Fine-intercalated MOF nanoarray pervaporation membranes for high-efficiency photothermal desalination

Conventional blending of inorganic nanomaterials in polymer matrices for pervaporation (PV) desalination often encounters poor interfacial compatibility and nanoparticle agglomeration, which compromise membrane performance. Simultaneously, the energy-intensive nature of conventional thermal crosslinking in polyvinyl alcohol (PVA) membrane fabrication and pervaporation process poses a significant challenge for sustainable application. Inspired by the prong setting of a diamond ring, this study introduces a hierarchically structured membrane fabricated through a sequential spray-engineered approach. Initially, a spray-phase inversion process enables the in-situ anchoring of UiO-66 nanoparticles into a poly( m -phenylene isophthalamide) (PMIA) substrate, creating an interlocked nanoarray interlayer. Subsequently, a PVA-GO separation layer is sprayed onto this functionalized nanocomposite substrate. Leveraging the thermal insulation effect of the fine-integrated UiO-66 nanoarray, the PVA-GO layer subsequently undergoes efficient in-situ photothermal cross-linking under irradiation conditions.
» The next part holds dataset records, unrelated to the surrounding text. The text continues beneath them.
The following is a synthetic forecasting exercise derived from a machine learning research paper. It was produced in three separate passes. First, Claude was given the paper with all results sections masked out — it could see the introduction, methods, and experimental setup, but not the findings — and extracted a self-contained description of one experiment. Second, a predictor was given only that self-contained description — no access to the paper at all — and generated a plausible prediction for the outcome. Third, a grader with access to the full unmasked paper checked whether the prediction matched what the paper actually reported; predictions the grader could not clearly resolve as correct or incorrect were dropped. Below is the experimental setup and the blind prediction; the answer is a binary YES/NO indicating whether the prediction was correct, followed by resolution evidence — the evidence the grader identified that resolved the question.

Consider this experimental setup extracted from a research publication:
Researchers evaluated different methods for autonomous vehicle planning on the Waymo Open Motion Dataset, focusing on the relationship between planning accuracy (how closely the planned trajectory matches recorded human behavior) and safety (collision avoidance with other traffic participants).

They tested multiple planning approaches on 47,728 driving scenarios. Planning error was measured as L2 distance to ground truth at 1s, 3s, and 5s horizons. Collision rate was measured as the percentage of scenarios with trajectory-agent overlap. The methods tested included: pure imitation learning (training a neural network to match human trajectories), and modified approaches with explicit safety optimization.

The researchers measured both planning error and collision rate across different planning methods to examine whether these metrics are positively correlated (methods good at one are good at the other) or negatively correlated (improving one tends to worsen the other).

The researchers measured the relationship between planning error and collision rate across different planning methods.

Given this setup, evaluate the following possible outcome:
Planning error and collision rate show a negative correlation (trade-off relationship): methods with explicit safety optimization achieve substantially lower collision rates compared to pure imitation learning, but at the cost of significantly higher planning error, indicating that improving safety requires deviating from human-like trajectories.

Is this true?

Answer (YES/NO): NO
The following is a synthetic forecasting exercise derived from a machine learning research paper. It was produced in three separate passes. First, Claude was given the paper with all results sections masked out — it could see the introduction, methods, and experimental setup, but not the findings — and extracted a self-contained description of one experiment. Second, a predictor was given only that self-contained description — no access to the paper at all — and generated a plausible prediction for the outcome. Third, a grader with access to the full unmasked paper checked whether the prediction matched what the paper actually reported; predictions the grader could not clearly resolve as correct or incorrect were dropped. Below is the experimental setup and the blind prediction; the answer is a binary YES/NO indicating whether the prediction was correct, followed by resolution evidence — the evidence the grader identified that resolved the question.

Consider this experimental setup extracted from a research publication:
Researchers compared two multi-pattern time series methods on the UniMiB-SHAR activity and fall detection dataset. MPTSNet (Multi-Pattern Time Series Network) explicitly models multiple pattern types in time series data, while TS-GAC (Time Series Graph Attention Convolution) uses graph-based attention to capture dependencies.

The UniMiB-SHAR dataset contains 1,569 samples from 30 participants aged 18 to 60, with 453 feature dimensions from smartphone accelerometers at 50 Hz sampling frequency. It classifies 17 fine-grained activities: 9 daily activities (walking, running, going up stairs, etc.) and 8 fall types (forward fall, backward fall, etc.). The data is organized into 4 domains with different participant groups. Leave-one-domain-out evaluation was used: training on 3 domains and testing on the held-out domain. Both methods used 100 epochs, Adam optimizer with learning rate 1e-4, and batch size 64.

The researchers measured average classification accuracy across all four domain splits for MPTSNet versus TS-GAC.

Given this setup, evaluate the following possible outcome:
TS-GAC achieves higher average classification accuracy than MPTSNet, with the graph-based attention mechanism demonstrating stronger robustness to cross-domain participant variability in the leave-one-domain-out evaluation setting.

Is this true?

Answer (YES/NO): NO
The photothermal PVA-GO layer, synergizing with the ordered UiO-66 nanochannels, provides fast mass transfer pathways. The optimized membrane achieves a high permeation of 148.00 ± 3.87 kg⸱m⁻²⸱h⁻¹ and a salt rejection of 99.95 ± 0.32% for 3.5 wt% NaCl at 75 °C. Remarkably, under 2 kw·m⁻² illumination, the flux increases to 176.74 ± 7.03 kg⸱m⁻²⸱h⁻¹ while maintaining 99.82% salt rejection. More importantly, the membrane showed excellent long-term stability at both 30 °C and 75 °C. In particular, under 72 h alternating dark/light cycling at 75 °C, it exhibited an instantaneous 8.12% flux enhancement upon illumination while maintaining a salt rejection of 99.89%, with complete recovery over repeated cycles. This work offers a sustainable strategy for constructing high-performance, light-responsive membranes for low-energy desalination.